“Not one. I look for the company of Melchior de Willading and his daughter—and yet I like not the time! There are evil signs playing about the high peaks and in the neighborhood of the Dents since the sun has set!”
“Thou art ever in a storm up in thy castle there! The Leman was never more peaceable, and I should take it truly in evil part, were the rebellious lake to get into one of its fits of sudden anger with so precious a freight on its bosom.”
“I do not think the Genfer See will regard even a bailiff’s displeasure!” rejoined the Baron de Blonay, laughing. “I repeat it; the signs are suspicious. Let us consult the watermen, for it may be well to send a light-pulling boat to bring the travellers to land.”

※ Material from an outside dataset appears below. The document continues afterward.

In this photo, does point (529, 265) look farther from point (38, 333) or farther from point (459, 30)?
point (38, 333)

Roger de Blonay and the bailiff walked towards the little earthen mole, that partially protects the roadstead of Vevey, and which is for ever forming and for ever washing away before the storms of winter, in order to consult some of those who were believed to be expert in detecting the symptoms that precede any important changes of the atmosphere. The opinions were various. Most believed there would be a gust; but, as the Winkelried was known to be a new and well-built bark, and none could tell how much beyond her powers she had been loaded by the cupidity of Baptiste, and as it was generally thought the wind would be as likely to bring her up to her haven as to be against her, there appeared no sufficient reason for sending off the boat; especially as it was believed the bark would be not only drier but safer than a smaller craft, should they be overtaken by the wind. This indecision, so common in cases of uncertainty, was the means of exposing Adelheid and her father to all those fearful risks they had just run.
When the night came on, the people of the town began to understand that the tempest would be grave for those who were obliged to encounter it, even in the best bark on the Leman. The darkness added to the danger, for vessels had often run against the land by miscalculating their distances; and the lights were shown along the strand, by order of the bailiff, who manifested an interest so unusual in those on board the Winkelried, as to draw about them more than the sympathy that would ordinarily be felt for travellers in distress. Every exertion that the case admitted was made in their behalf, and, the moment the state of the lake allowed, boats were sent off, in every probable direction, to their succor. But the Winkelried was running along the coast of Savoy, ere any ventured forth, and the search proved fruitless. When the rumor spread, however, that a sail was to be discerned coming out from under the wide shadow of the opposite mountains, and that it was steering for La Tour de Peil, a village with a far safer harbor than that of Vevey, and but an arrow’s flight from the latter town, crowds rushed to the spot. The instant it was known that the missing party was in her, the travellers were received with cheers of delight and cries of hearty greeting.